[Work to complete]: Copy only the lines between the one containing "Грейпфрут и напиток" and the end of the records, both included, leaving out pictures.
BEGIN Given data
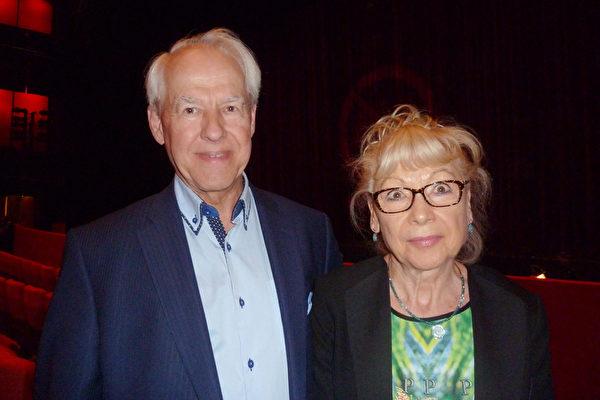 Ralf Wessel和太太Karin于5月9日观看了在柏林波茨坦广场剧院上演的神韵演出。(文婧/大纪元)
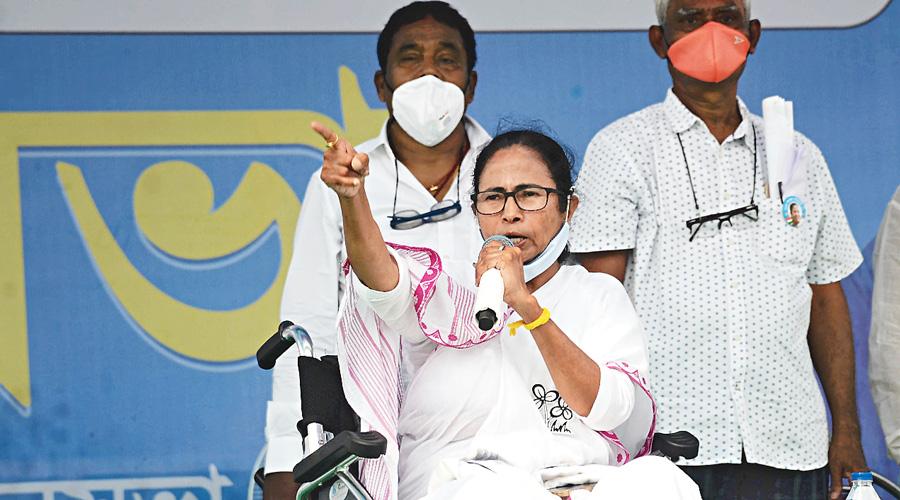 Didi swipes at BJP over Matua candidates
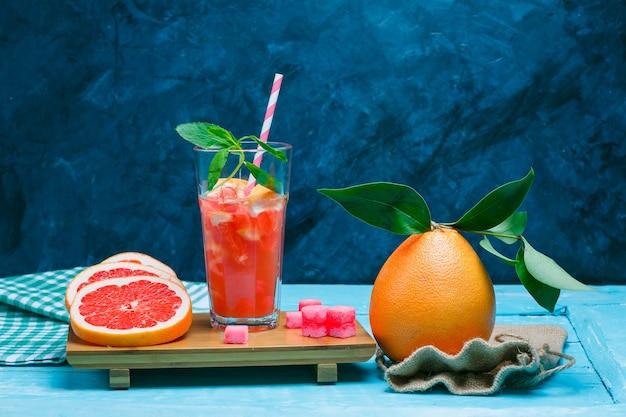 Грейпфрут и напиток с тканью для пикника Бесплатные Фотографии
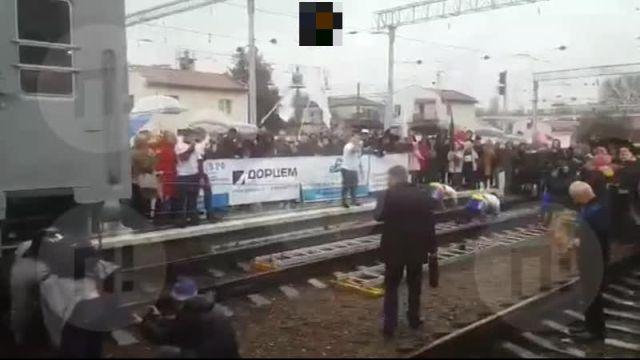Веселье и конкурсы силачей: первый поезд из Москвы прибыл в Симферополь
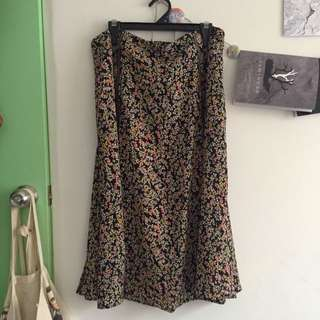 Size L Floral Midi Skirt with Double Slit
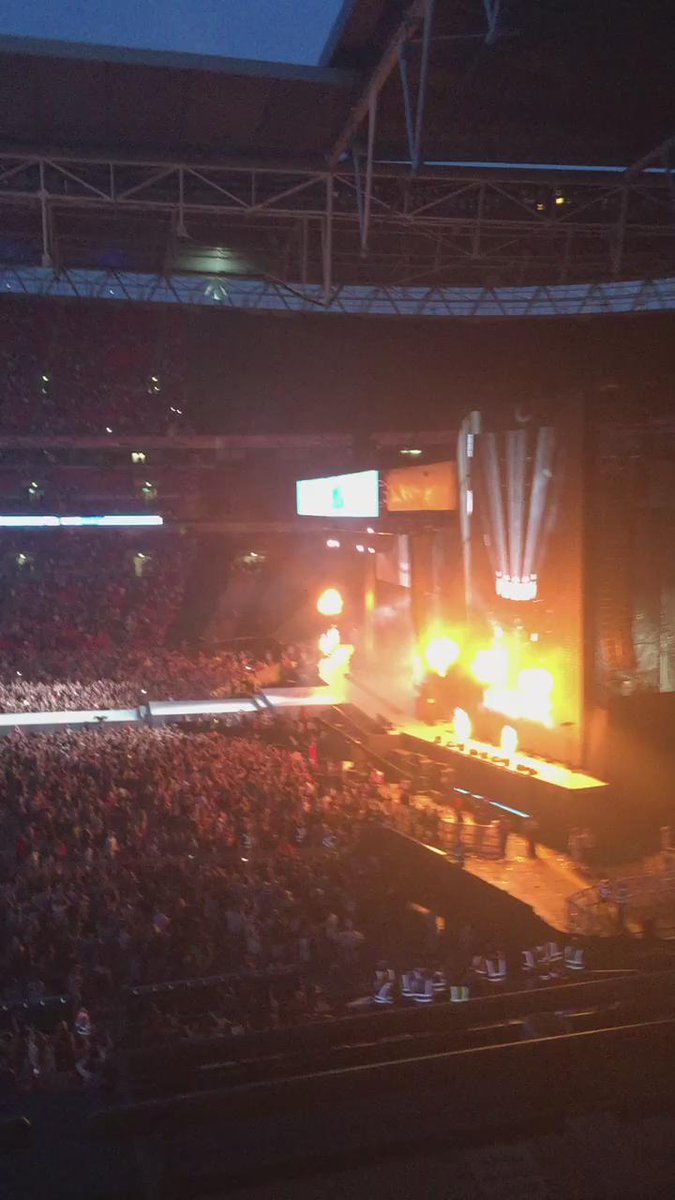 yes @Avicii going hard at #CapitalSTB! http://t.co/zcF8QsFkwQ
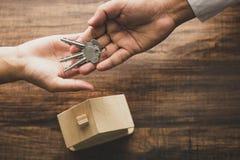 Nieruchomości pojęcie, odgórny widok bankowiec agencja daje domowemu kluczowi nabywca zdjęcia stock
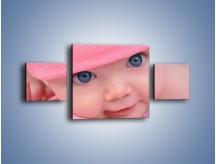 Obraz na płótnie – Bobas w różowej czapeczce – trzyczęściowy L256W4
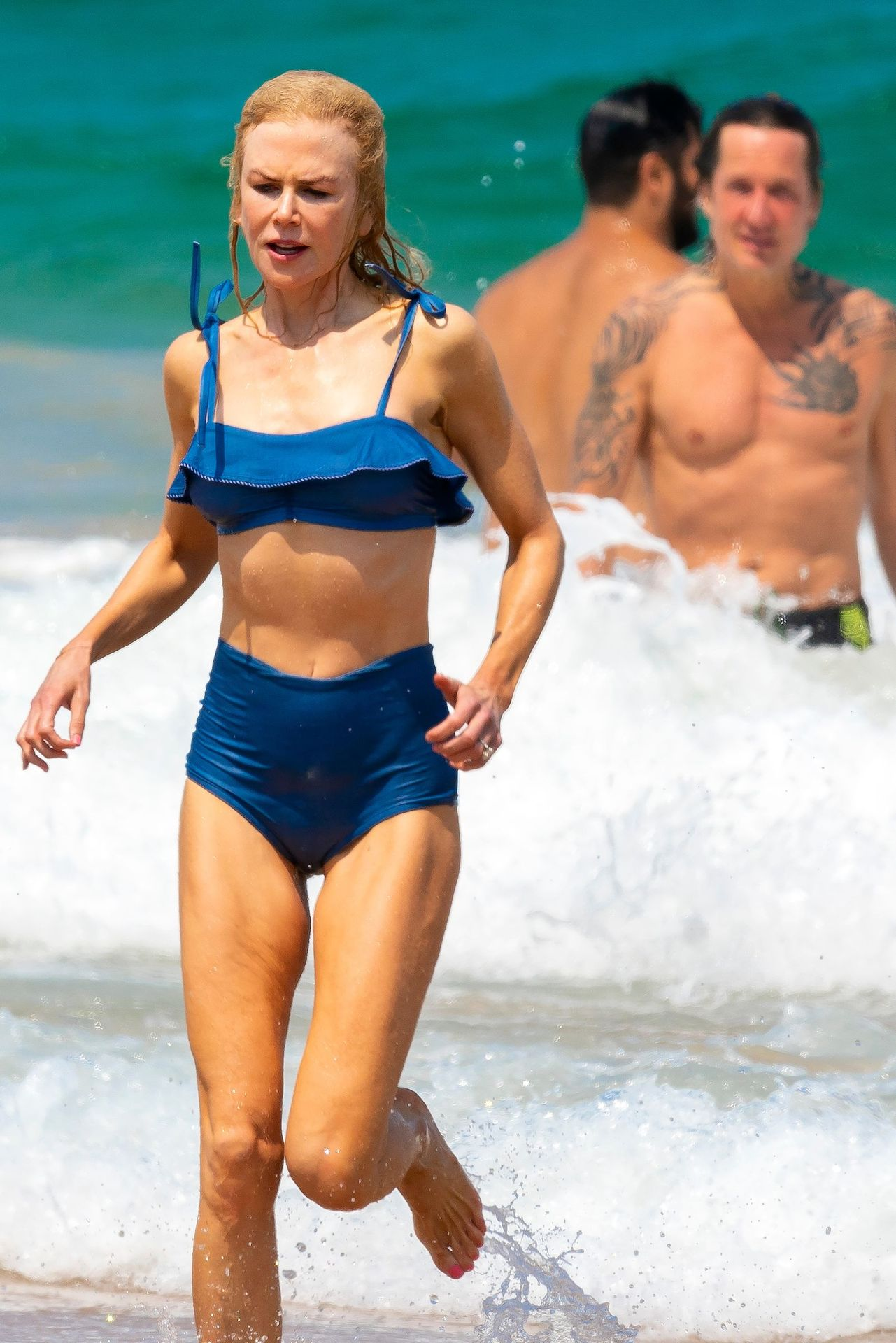 Nicole Kidman Hits The Beach While In Sydney With Her Family 0027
END Given data
[Written reply]:
 Грейпфрут и напиток с тканью для пикника Бесплатные Фотографии
Веселье и конкурсы силачей: первый поезд из Москвы прибыл в Симферополь
 Size L Floral Midi Skirt with Double Slit
 yes @Avicii going hard at #CapitalSTB! http://t.co/zcF8QsFkwQ
 Nieruchomości pojęcie, odgórny widok bankowiec agencja daje domowemu kluczowi nabywca zdjęcia stock
 Obraz na płótnie – Bobas w różowej czapeczce – trzyczęściowy L256W4
 Nicole Kidman Hits The Beach While In Sydney With Her Family 0027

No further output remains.